### DIRECTIVE
Rewrite all the rows with "roof" replaced by "rooftop" and nothing else changed, and omit the pictures from your answer.

---------- DATA ROWS

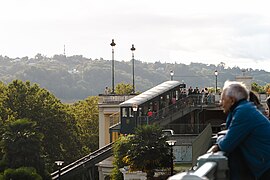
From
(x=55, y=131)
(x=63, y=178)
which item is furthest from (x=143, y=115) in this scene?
(x=55, y=131)

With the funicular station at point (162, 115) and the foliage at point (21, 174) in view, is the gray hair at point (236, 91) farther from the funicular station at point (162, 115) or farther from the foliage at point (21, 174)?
the funicular station at point (162, 115)

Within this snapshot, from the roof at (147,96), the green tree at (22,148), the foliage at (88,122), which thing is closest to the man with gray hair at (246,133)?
the green tree at (22,148)

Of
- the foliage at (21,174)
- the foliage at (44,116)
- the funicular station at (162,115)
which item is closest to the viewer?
the foliage at (21,174)

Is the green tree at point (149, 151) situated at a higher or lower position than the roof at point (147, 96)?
lower

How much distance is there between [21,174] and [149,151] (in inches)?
336

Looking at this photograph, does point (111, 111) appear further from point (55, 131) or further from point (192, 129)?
point (192, 129)

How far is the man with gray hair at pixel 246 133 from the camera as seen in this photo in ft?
29.3

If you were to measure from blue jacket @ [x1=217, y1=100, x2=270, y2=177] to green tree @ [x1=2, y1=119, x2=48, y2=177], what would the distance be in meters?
43.0

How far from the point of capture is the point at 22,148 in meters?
51.5

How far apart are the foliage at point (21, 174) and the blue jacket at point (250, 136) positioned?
37.7m

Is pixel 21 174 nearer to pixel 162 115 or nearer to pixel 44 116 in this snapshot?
pixel 162 115

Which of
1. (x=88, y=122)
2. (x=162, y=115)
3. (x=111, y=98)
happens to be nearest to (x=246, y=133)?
(x=162, y=115)

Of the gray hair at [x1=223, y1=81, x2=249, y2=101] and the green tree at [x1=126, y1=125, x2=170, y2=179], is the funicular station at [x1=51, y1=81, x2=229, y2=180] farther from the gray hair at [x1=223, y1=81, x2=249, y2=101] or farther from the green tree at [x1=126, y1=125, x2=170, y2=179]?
the gray hair at [x1=223, y1=81, x2=249, y2=101]

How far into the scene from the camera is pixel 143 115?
56.8 m
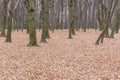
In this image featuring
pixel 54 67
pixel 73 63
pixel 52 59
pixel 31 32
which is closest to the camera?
pixel 54 67

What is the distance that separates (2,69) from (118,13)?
27013mm

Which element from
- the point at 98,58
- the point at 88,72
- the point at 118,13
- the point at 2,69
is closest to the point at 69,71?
the point at 88,72

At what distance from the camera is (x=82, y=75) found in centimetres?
1034

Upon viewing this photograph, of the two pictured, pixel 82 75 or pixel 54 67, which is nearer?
pixel 82 75

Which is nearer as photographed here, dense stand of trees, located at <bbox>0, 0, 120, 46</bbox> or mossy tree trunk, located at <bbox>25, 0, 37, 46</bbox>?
mossy tree trunk, located at <bbox>25, 0, 37, 46</bbox>

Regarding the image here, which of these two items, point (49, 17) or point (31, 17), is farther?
point (49, 17)

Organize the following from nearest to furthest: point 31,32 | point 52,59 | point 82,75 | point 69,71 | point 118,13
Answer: point 82,75 → point 69,71 → point 52,59 → point 31,32 → point 118,13

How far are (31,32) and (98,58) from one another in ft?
22.2

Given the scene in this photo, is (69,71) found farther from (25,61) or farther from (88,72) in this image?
(25,61)

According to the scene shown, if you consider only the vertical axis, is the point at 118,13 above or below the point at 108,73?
above

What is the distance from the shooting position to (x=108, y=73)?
1071 centimetres

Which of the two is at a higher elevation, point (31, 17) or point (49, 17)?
point (31, 17)

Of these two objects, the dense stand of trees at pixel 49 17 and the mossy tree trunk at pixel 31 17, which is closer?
the mossy tree trunk at pixel 31 17

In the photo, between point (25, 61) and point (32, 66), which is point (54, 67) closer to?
point (32, 66)
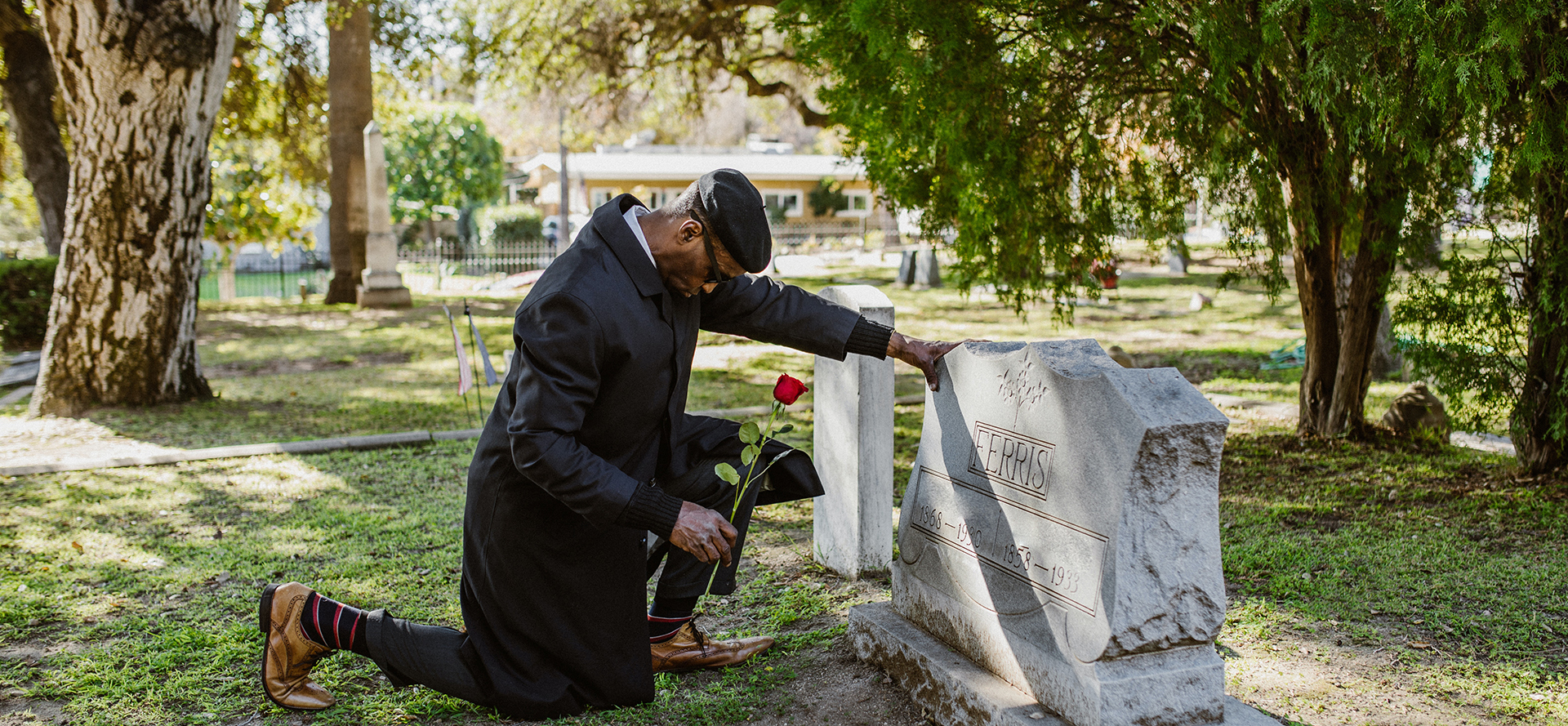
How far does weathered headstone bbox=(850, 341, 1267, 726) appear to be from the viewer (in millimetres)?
2461

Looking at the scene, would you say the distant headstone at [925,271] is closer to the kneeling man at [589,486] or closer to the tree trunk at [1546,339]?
the tree trunk at [1546,339]

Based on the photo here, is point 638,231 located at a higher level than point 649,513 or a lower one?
higher

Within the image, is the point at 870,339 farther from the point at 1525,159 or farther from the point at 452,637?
the point at 1525,159

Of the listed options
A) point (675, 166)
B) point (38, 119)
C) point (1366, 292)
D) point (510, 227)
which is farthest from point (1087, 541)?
point (675, 166)

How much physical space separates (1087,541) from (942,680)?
2.28 ft

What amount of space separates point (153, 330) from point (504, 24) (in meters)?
9.05

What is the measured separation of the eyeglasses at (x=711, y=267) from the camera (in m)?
2.83

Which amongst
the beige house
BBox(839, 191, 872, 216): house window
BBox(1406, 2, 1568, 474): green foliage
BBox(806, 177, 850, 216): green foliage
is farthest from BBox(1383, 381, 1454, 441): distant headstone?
BBox(806, 177, 850, 216): green foliage

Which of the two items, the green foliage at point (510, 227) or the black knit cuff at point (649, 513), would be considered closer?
the black knit cuff at point (649, 513)

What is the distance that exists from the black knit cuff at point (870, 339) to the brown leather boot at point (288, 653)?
5.95 ft

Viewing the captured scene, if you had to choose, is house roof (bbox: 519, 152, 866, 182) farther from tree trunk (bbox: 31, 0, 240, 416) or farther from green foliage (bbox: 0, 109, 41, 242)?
tree trunk (bbox: 31, 0, 240, 416)

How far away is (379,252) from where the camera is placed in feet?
57.5

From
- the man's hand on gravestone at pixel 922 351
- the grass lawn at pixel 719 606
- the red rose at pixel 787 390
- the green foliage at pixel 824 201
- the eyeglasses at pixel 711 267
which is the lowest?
the grass lawn at pixel 719 606

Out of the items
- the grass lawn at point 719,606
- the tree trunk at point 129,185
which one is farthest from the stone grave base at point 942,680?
the tree trunk at point 129,185
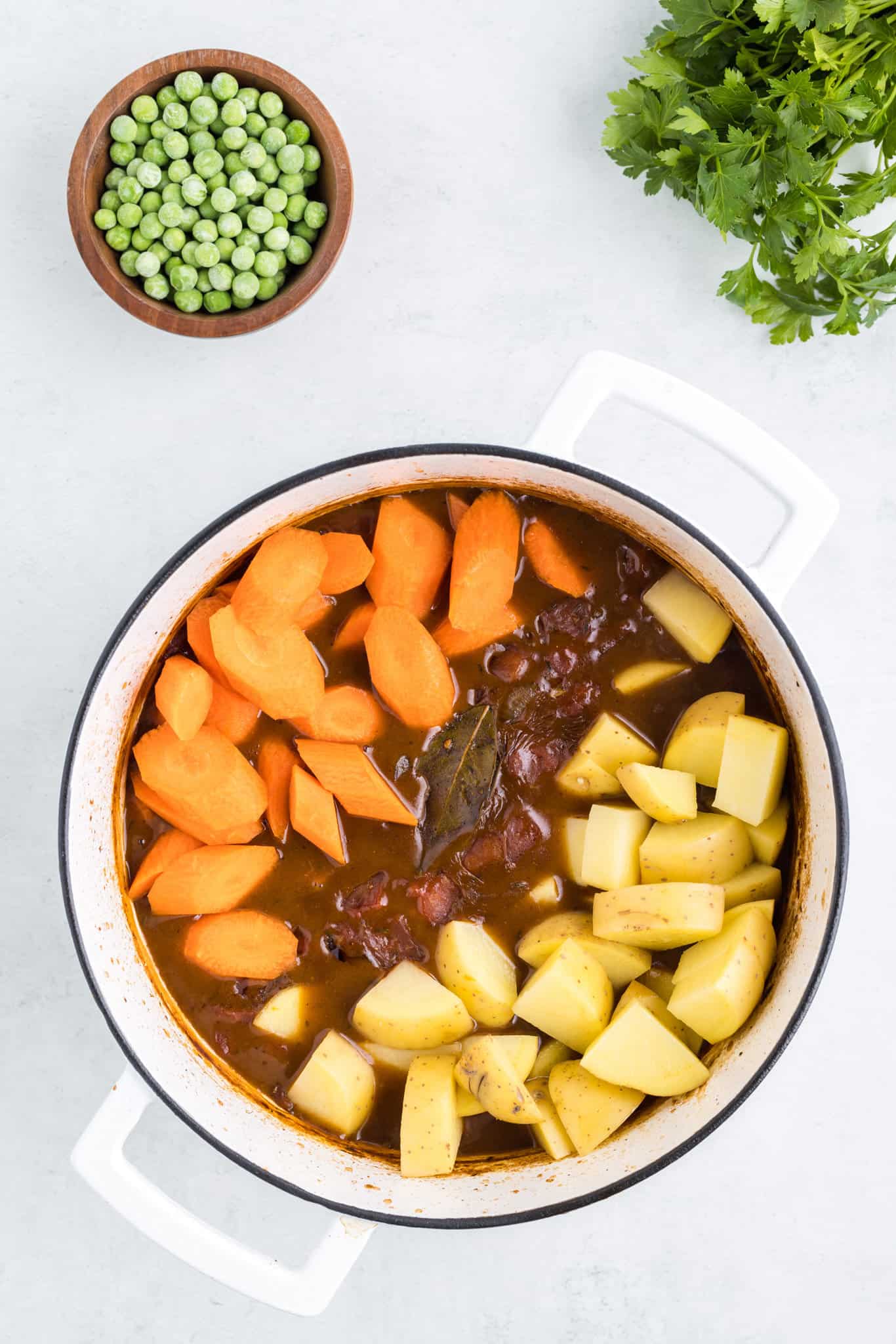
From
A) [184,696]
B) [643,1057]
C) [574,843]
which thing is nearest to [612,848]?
[574,843]

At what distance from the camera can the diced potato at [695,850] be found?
6.38 ft

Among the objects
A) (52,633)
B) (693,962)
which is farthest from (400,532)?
(693,962)

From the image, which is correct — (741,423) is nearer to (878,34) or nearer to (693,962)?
(878,34)

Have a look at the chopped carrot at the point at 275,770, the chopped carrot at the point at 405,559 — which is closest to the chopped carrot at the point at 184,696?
the chopped carrot at the point at 275,770

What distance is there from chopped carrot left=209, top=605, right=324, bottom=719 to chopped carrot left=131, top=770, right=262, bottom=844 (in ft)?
0.75

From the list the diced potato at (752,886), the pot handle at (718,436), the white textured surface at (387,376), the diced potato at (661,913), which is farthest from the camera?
the white textured surface at (387,376)

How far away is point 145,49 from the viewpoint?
2.20 meters

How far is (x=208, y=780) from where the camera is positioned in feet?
6.48

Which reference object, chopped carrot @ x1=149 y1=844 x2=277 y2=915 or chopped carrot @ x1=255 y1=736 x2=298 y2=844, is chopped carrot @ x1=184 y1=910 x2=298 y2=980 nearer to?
chopped carrot @ x1=149 y1=844 x2=277 y2=915

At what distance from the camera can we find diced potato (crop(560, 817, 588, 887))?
2.01 meters

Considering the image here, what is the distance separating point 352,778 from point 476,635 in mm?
353

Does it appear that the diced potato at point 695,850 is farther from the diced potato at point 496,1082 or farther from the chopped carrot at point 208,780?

--------------------

### RESULT OF THE EXERCISE
From
(x=55, y=131)
(x=63, y=178)
which item is furthest from (x=143, y=115) in this scene?
(x=55, y=131)

With the funicular station at point (162, 115) and the foliage at point (21, 174) in view, is the gray hair at point (236, 91) farther from the funicular station at point (162, 115) or farther from the foliage at point (21, 174)?
the funicular station at point (162, 115)

Within this snapshot, from the rooftop at (147,96), the green tree at (22,148), the foliage at (88,122), which thing is closest to the man with gray hair at (246,133)?
the green tree at (22,148)

Of
- the foliage at (21,174)
- the foliage at (44,116)
- the funicular station at (162,115)
which item is closest to the viewer?
the foliage at (21,174)

Is the green tree at point (149, 151) situated at a higher or lower position than the rooftop at point (147, 96)?
lower

How much distance is there between [21,174] and [149,151] (in inches)?
336

Looking at this photograph, does point (111, 111) appear further from point (55, 131) or further from point (192, 129)?
point (192, 129)

How far is the man with gray hair at pixel 246 133 from the camera as seen in this photo in ft?
29.3

If you were to measure from blue jacket @ [x1=217, y1=100, x2=270, y2=177] to green tree @ [x1=2, y1=119, x2=48, y2=177], what would the distance be in meters?
43.0

How far from the point of capture is the point at 22,148 in meters?
51.5

How far apart are the foliage at point (21, 174) and the blue jacket at point (250, 136) positioned?
37.7m

Is pixel 21 174 nearer to pixel 162 115 or nearer to pixel 44 116 in this snapshot?
pixel 162 115

Which of
1. (x=88, y=122)
2. (x=162, y=115)
3. (x=111, y=98)
happens to be nearest to (x=246, y=133)?
(x=162, y=115)

Of the gray hair at [x1=223, y1=81, x2=249, y2=101] and the green tree at [x1=126, y1=125, x2=170, y2=179], is the funicular station at [x1=51, y1=81, x2=229, y2=180] farther from the gray hair at [x1=223, y1=81, x2=249, y2=101] or farther from the green tree at [x1=126, y1=125, x2=170, y2=179]?
the gray hair at [x1=223, y1=81, x2=249, y2=101]

How far into the scene from the camera is pixel 143 115?
56.8 m
In this image featuring
pixel 54 67
pixel 73 63
pixel 52 59
pixel 31 32
which is closest to the camera?
pixel 54 67

What is the distance that separates (2,69) from (118,13)?
27013mm

Which element from
- the point at 98,58
- the point at 88,72
- the point at 118,13
- the point at 2,69
is closest to the point at 69,71?
the point at 88,72

At what distance from the camera is (x=82, y=75) found in centimetres?
1034

Upon viewing this photograph, of the two pictured, pixel 82 75 or pixel 54 67, which is nearer?
pixel 82 75

Which is nearer as photographed here, dense stand of trees, located at <bbox>0, 0, 120, 46</bbox> or mossy tree trunk, located at <bbox>25, 0, 37, 46</bbox>?
mossy tree trunk, located at <bbox>25, 0, 37, 46</bbox>

Regarding the image here, which of these two items, point (49, 17) or point (31, 17), is farther?
point (49, 17)

Organize the following from nearest to furthest: point 31,32 | point 52,59 | point 82,75 | point 69,71 | point 118,13
Answer: point 82,75 → point 69,71 → point 52,59 → point 31,32 → point 118,13

How far are (31,32) and (98,58) from one another in ft?
22.2

Given the scene in this photo, is (69,71) found farther from (25,61) or farther from (88,72) in this image?
(25,61)

According to the scene shown, if you consider only the vertical axis, is the point at 118,13 above or below the point at 108,73?
above

What is the distance from the shooting position to (x=108, y=73)?
1071 centimetres

Which of the two is at a higher elevation, point (31, 17) or point (49, 17)?
point (31, 17)

Of these two objects, the dense stand of trees at pixel 49 17 and the mossy tree trunk at pixel 31 17, which is closer?
the mossy tree trunk at pixel 31 17

In the photo, between point (25, 61) and point (32, 66), which is point (54, 67) closer to?
point (32, 66)
How far does weathered headstone bbox=(850, 341, 1267, 726) appear to be from the viewer (in millimetres)?
2461

Looking at the scene, would you say the distant headstone at [925,271] is closer to the kneeling man at [589,486] or closer to the tree trunk at [1546,339]?
the tree trunk at [1546,339]

Based on the photo here, is point 638,231 located at a higher level than point 649,513 or a lower one?
higher

Within the image, is the point at 870,339 farther from the point at 1525,159 or farther from the point at 452,637?
the point at 1525,159

Of the listed options
A) point (675, 166)
B) point (38, 119)
C) point (1366, 292)
D) point (510, 227)
which is farthest from point (1087, 541)?
point (675, 166)

How much physical space separates (1087,541) from (942,680)?
2.28 ft

What amount of space separates point (153, 330) from point (504, 24) (in meters)?
9.05

What is the measured separation of the eyeglasses at (x=711, y=267) from the camera (in m)?
2.83

Which amongst
the beige house
BBox(839, 191, 872, 216): house window
BBox(1406, 2, 1568, 474): green foliage
BBox(806, 177, 850, 216): green foliage
is farthest from BBox(1383, 381, 1454, 441): distant headstone?
BBox(806, 177, 850, 216): green foliage

Which of the two items, the green foliage at point (510, 227) or the black knit cuff at point (649, 513), would be considered closer?
the black knit cuff at point (649, 513)

What is the distance that exists from the black knit cuff at point (870, 339) to the brown leather boot at point (288, 653)?
5.95 ft

Viewing the captured scene, if you had to choose, is house rooftop (bbox: 519, 152, 866, 182) farther from tree trunk (bbox: 31, 0, 240, 416) or farther from green foliage (bbox: 0, 109, 41, 242)?
tree trunk (bbox: 31, 0, 240, 416)

How far away is (379,252) from where the camera is placed in feet?
57.5

From
- the man's hand on gravestone at pixel 922 351
- the grass lawn at pixel 719 606
- the red rose at pixel 787 390
- the green foliage at pixel 824 201
- the eyeglasses at pixel 711 267
which is the lowest?
the grass lawn at pixel 719 606

Out of the items
- the grass lawn at point 719,606
- the tree trunk at point 129,185
which one is farthest from the stone grave base at point 942,680?
the tree trunk at point 129,185
From
A) [184,696]
B) [643,1057]
C) [574,843]
which thing is nearest to [612,848]?
[574,843]

At what distance from the camera can the diced potato at [695,850] be found?
6.38 ft

Among the objects
A) (52,633)
B) (693,962)
which is farthest from (400,532)?
(693,962)

From the image, which is correct — (741,423) is nearer to (878,34) or nearer to (693,962)?
(878,34)

Have a look at the chopped carrot at the point at 275,770, the chopped carrot at the point at 405,559 — which is closest to the chopped carrot at the point at 184,696?
the chopped carrot at the point at 275,770

What distance is there from chopped carrot left=209, top=605, right=324, bottom=719 to chopped carrot left=131, top=770, right=262, bottom=844 (in ft)?
0.75

From the list the diced potato at (752,886), the pot handle at (718,436), the white textured surface at (387,376), the diced potato at (661,913), which is farthest from the camera?
the white textured surface at (387,376)

How far away is point 145,49 from the viewpoint?
2.20 meters

How far is (x=208, y=780) from where the camera is positioned in feet?
6.48

Which reference object, chopped carrot @ x1=149 y1=844 x2=277 y2=915 or chopped carrot @ x1=255 y1=736 x2=298 y2=844, is chopped carrot @ x1=184 y1=910 x2=298 y2=980 nearer to?
chopped carrot @ x1=149 y1=844 x2=277 y2=915

At what distance from the camera can we find diced potato (crop(560, 817, 588, 887))?
2.01 meters

Considering the image here, what is the distance separating point 352,778 from point 476,635 in mm?
353

Does it appear that the diced potato at point 695,850 is farther from the diced potato at point 496,1082 or farther from the chopped carrot at point 208,780?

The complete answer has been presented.